Quoted text:

The book is a deeply informed and elegantly written combination of cultural history and economics. In a nutshell, Hyman traces the development of consumer debt historically focusing on a kind of tripod that was essential to American capitalism: the auto loan that originated in the 1920s, the federally backed mortgages of the 1930s and the postwar evolution of credit cards out of the department store installment plan. While each one of these was seen as boons to the blue-collar worker, they all ended up ultimately as serving the atomization of the very same workers. The key contradiction of contemporary American capitalism might be seen as the erosion of these kinds of consumer credit “benefits” but the lagging of consciousness that makes collective action possible.
In a kind of throwaway line in his remarkable new book titled “Debt: the first 5000 years”, David Graeber states: “Henry Ford once remarked that if ordinary Americans ever found out how the banking system really worked, there would be a revolution tomorrow”.
Louis Hyman puts this into a context that was new to me and to most people, including those on the left, I imagine. In a chapter titled “Everybody paid cash for the Model T (1908-1929)”, he discusses Henry Ford, a car manufacturer who came out of a Wall Street hating populist movement.
Although the Model T was the first car geared to the ordinary working person, it was a commodity that was not available on credit. Ford thought of himself as a mechanic first and a businessman last. In his youth, the farmers and many workers despised the Eastern banks as parasites. Using language that might be reminiscent of today’s rightwing populists, Ford lambasted financiers in a 1922 article on “the road to riches”:
Businessmen believed that you could do anything by “financing” it. If it did not go through on the first financing, then the idea was to “refinance.” The process of “refinancing” was simply the game of sending good money after bad. In the majority of cases the need of refinancing arises from bad management, and the effect of refinancing is simply to pay the poor managers to keep up their bad management a little longer. It is merely a postponement of the day of judgment. This makeshift of refinancing is a device of speculative financiers. Their money is no good to them unless they can connect it up with a place where real work is being done, and that they cannot do unless, somehow, that place is poorly managed. Thus, the speculative financiers delude themselves that they are putting their money out to use. They are not; they are putting it out to waste.

Given request:
In the passage on consumer debt, what year is given for Ford's article on "the road to riches"? The entries have no connection to the passage on consumer debt.

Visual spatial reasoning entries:
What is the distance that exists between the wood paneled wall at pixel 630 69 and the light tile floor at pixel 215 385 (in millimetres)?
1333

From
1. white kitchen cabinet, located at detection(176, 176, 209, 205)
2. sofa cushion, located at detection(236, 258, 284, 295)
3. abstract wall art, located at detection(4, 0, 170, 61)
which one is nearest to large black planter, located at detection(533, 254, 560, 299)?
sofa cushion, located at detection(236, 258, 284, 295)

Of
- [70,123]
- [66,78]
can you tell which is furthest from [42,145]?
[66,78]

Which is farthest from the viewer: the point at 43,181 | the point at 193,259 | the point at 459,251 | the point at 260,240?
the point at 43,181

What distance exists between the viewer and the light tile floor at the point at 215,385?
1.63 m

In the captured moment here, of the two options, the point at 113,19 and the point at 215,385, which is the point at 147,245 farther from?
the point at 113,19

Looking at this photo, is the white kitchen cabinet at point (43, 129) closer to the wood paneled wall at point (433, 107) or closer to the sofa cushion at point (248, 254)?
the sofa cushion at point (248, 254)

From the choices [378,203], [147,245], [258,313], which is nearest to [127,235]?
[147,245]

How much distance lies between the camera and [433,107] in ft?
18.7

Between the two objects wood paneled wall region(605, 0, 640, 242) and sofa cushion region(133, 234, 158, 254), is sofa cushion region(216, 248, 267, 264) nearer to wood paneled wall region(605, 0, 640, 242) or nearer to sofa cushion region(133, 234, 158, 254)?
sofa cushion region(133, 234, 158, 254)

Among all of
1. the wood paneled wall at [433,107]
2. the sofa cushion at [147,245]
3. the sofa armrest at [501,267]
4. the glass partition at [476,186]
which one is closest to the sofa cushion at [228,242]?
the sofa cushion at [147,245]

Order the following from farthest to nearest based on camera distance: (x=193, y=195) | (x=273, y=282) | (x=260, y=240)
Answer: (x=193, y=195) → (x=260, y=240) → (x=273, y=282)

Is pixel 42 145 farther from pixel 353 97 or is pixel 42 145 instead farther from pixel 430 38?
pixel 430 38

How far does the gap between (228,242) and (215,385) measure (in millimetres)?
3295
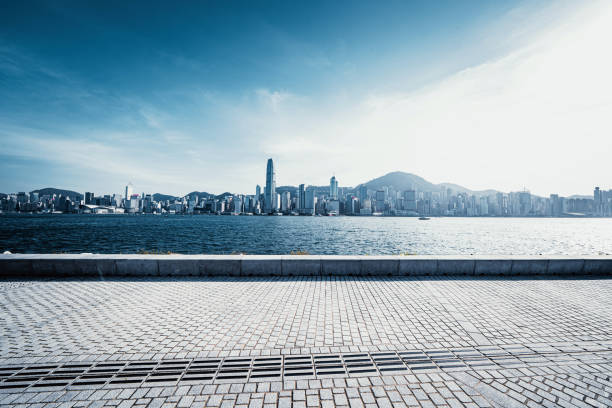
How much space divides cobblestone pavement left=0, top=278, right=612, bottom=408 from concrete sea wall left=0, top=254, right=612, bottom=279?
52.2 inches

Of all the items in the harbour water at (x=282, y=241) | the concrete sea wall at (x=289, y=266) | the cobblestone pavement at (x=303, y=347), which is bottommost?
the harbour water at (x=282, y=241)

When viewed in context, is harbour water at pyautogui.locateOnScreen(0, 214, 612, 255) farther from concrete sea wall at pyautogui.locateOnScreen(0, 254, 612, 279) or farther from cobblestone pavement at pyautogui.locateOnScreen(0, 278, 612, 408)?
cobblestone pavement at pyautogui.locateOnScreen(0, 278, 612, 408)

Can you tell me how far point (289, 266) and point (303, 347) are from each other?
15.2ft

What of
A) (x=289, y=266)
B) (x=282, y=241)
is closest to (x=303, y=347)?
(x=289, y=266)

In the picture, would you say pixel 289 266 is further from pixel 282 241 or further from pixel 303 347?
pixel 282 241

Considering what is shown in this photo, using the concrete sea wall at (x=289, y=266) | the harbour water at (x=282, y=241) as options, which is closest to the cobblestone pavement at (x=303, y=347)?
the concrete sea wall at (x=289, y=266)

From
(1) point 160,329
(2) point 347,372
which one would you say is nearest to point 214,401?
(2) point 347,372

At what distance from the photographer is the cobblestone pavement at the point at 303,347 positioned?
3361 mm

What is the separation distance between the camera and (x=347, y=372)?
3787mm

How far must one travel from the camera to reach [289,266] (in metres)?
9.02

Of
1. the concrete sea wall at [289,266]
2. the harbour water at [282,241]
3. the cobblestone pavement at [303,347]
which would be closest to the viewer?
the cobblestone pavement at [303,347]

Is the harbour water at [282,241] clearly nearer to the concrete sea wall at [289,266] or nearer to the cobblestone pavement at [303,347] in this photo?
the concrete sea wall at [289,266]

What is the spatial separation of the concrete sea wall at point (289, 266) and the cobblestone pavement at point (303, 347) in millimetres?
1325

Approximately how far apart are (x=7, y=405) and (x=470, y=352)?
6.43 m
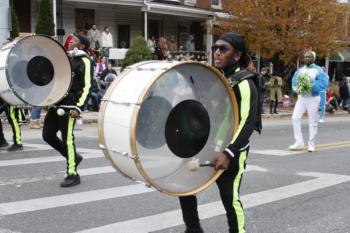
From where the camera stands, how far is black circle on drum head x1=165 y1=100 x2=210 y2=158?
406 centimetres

Result of this exercise:
1922